Reputation: 959
I am using a pre-trained model to train an image classifier. Below Code is running fine on CPU and single unit GPU (i.e. when #GPU=1)
class Metrics(tf.keras.callbacks.Callback):
def __init__(self, train_tf_data, val_tf_data, CLASSES, logs={}, **kwargs):
super().__init__(**kwargs)
# self.keras_metric = tf.keras.metrics.Mean("val_f1_after_epoch")
self.train_tf_data = train_tf_data
self.val_tf_data = val_tf_data
# self.model = model
self.CLASSES = CLASSES
def on_epoch_end(self, epoch, logs={}):
# self.keras_metric.reset_state()
# for train data
self.train_reports = test_model(model=self.model, data=self.train_tf_data, CLASSES=self.CLASSES)
self.train_f1_after_epoch = self.train_reports['f1_score']
self.train_recall_after_epoch = self.train_reports['recall']
self.train_prec_after_epoch = self.train_reports['precision']
# for val data
self.val_reports = test_model(model=self.model, data=self.val_tf_data, CLASSES=self.CLASSES)
self.val_f1_after_epoch = self.val_reports['f1_score']
self.val_recall_after_epoch = self.val_reports['recall']
self.val_prec_after_epoch = self.val_reports['precision']
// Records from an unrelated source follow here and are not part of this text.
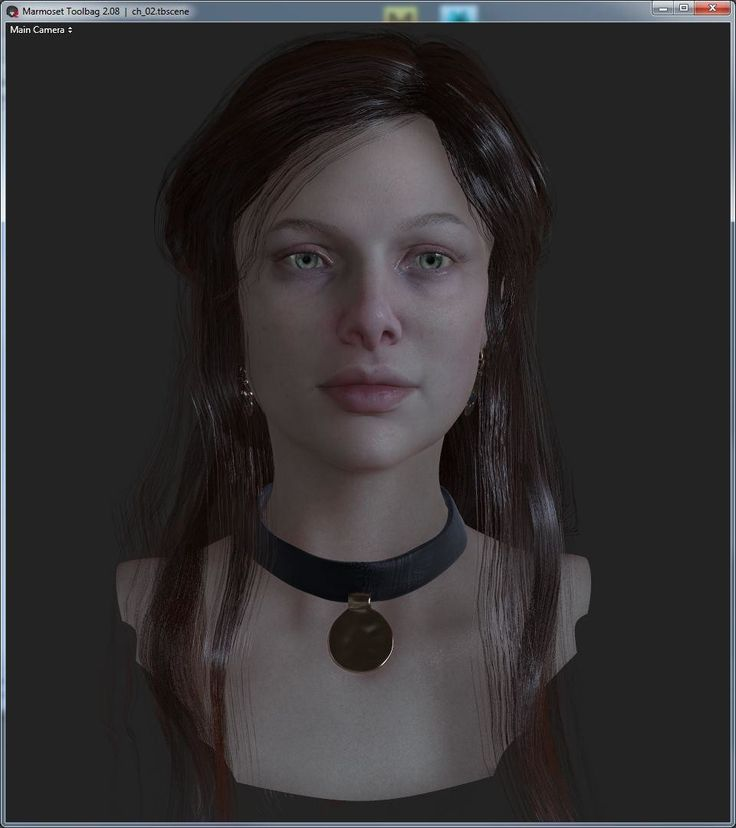 Real time character test , Mariya Kapustyan on ArtStation at https://www.artstation.com/artwork/K4wXX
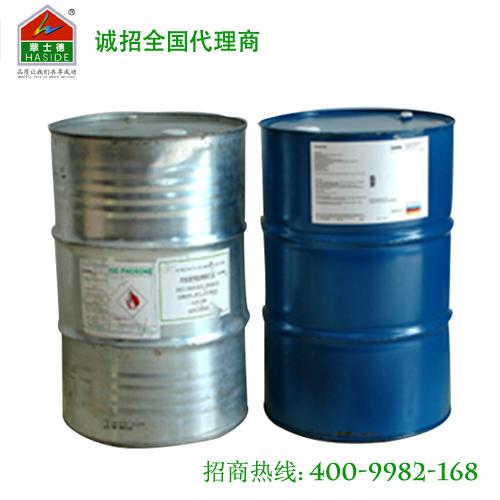 供应用于的味轻711洗网水 厂家直销 价格优惠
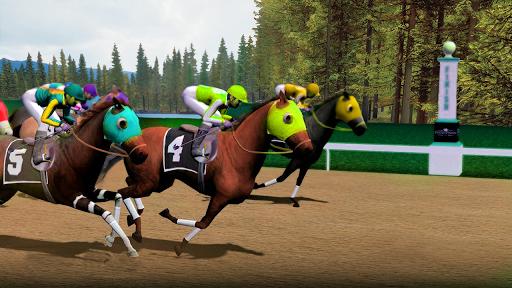 Horse Racing  : Derby Horse Racing game filehippodl screenshot 7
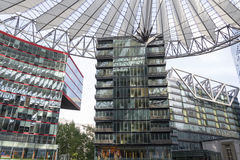 Sony Center in Berlin Lizenzfreies Stockfoto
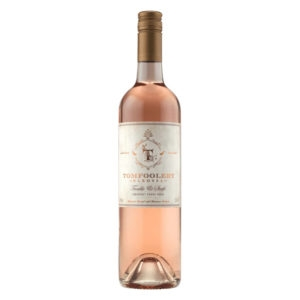 2019 Tomfoolery Trouble and Strife Cabernet Franc Rose Barossa Valley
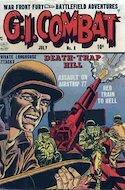 G.I. Combat (grapa) #8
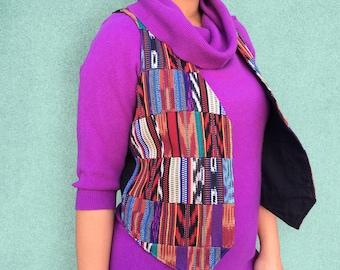 Vintage 1990's Aztec Print Multicolored Vest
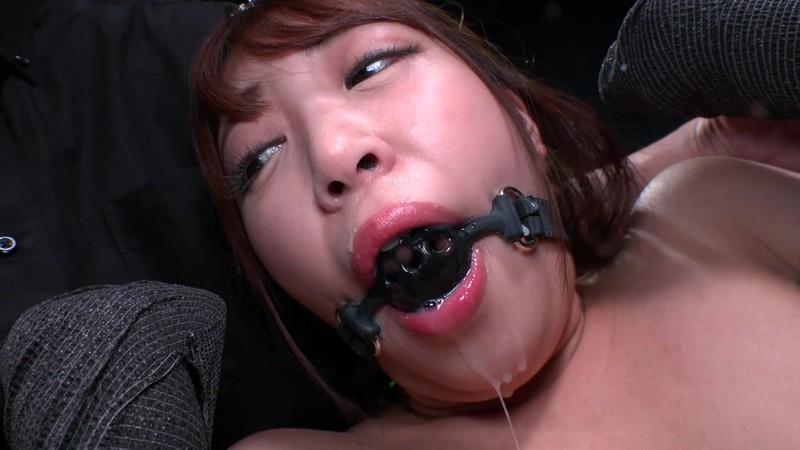 オトコのオモチャ ―靴を舐めたい女の拘束イカセー 加賀美さら 画像2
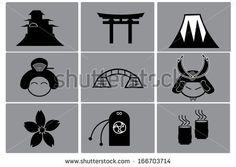 Japan Stock Photos, Japan Stock Photography, Japan Stock Images : Shutterstock.com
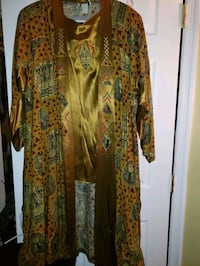 3 piece gold suit African Attire 3/4 length jacket Severn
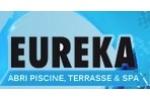 Logo Eureka abri de piscine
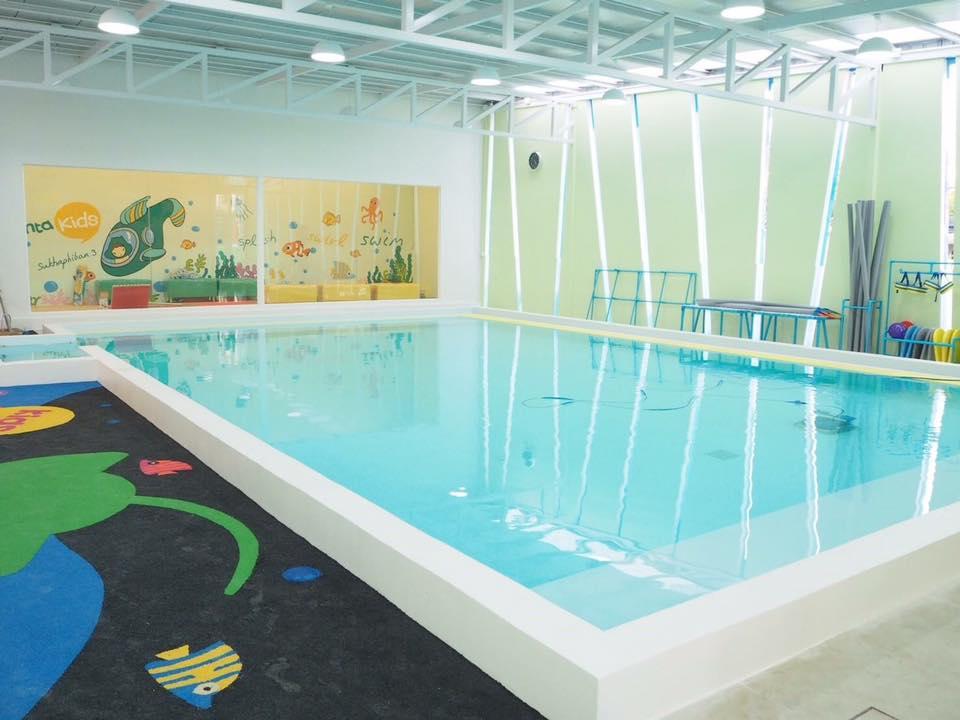 รีวิว สระว่ายน้ำเด็ก Manta Kids สุขาภิบาล 3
# saving train results to log dir
logs["f1_after_epoch"]=self.train_f1_after_epoch
logs['precision_after_epoch'] = self.train_prec_after_epoch
logs['recall_after_epoch'] = self.train_recall_after_epoch
# saving val results to log dir
logs['val_f1_after_epoch'] = self.val_f1_after_epoch
logs['val_precision_after_epoch'] = self.val_prec_after_epoch
logs['val_recall_after_epoch'] = self.val_recall_after_epoch
# self.keras_metric.update_state(self.val_f1_after_epoch)
print('reports_after_epoch', self.train_reports)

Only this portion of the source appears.